◆ **Tasks to carry out**
**a.** In the passage about the mid-air collision over Germany, how many Russian children were aboard the Bashkirian Airlines charter?
**b.** From the passage about the mid-air collision over Germany, extract the part from "A Russian pilot" up to and including "of German countryside.".
** Start Text section **
A Russian pilot ferrying children to Spain for a beach vacation had less than a minute to get out of the way of an oncoming cargo jet, but the planes rammed into one another after both apparently took the same evasive action at the same moment. The collision claimed 71 lives.

Fifty-two Russian children were on the Bashkirian Airlines charter heading for a resort near Barcelona to celebrate the beginning of the summer holiday. Their chartered Tupolev 154 collided at 35,000 feet over southern Germany with a Boeing 757 cargo jet operated by DHL International.

As CBS News Correspondent Allen Pizzey reports, miraculously no one on the ground was killed or even hurt when the debris plummeted to earth across 20 miles of German countryside.

There was immediate controversy over how the collision happened, with Swiss authorities — whose control system was directing both flights — initially claiming the Russian pilot responded only after three warnings, the first coming two minutes before the crash. It was subsequently learned that only one Swiss controller was on duty at the time of the collision.
** End Text section **
** Start Given data **
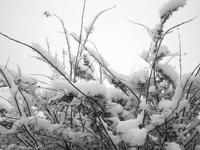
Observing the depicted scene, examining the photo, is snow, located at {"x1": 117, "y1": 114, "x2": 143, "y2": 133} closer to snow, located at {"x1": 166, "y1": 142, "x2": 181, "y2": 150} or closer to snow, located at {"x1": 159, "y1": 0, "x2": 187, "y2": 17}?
snow, located at {"x1": 166, "y1": 142, "x2": 181, "y2": 150}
** End Given data **
◆ **Task-by-task answers**
**a.** Fifty-two.

**b.**
A Russian pilot ferrying children to Spain for a beach vacation had less than a minute to get out of the way of an oncoming cargo jet, but the planes rammed into one another after both apparently took the same evasive action at the same moment. The collision claimed 71 lives.

Fifty-two Russian children were on the Bashkirian Airlines charter heading for a resort near Barcelona to celebrate the beginning of the summer holiday. Their chartered Tupolev 154 collided at 35,000 feet over southern Germany with a Boeing 757 cargo jet operated by DHL International.

As CBS News Correspondent Allen Pizzey reports, miraculously no one on the ground was killed or even hurt when the debris plummeted to earth across 20 miles of German countryside.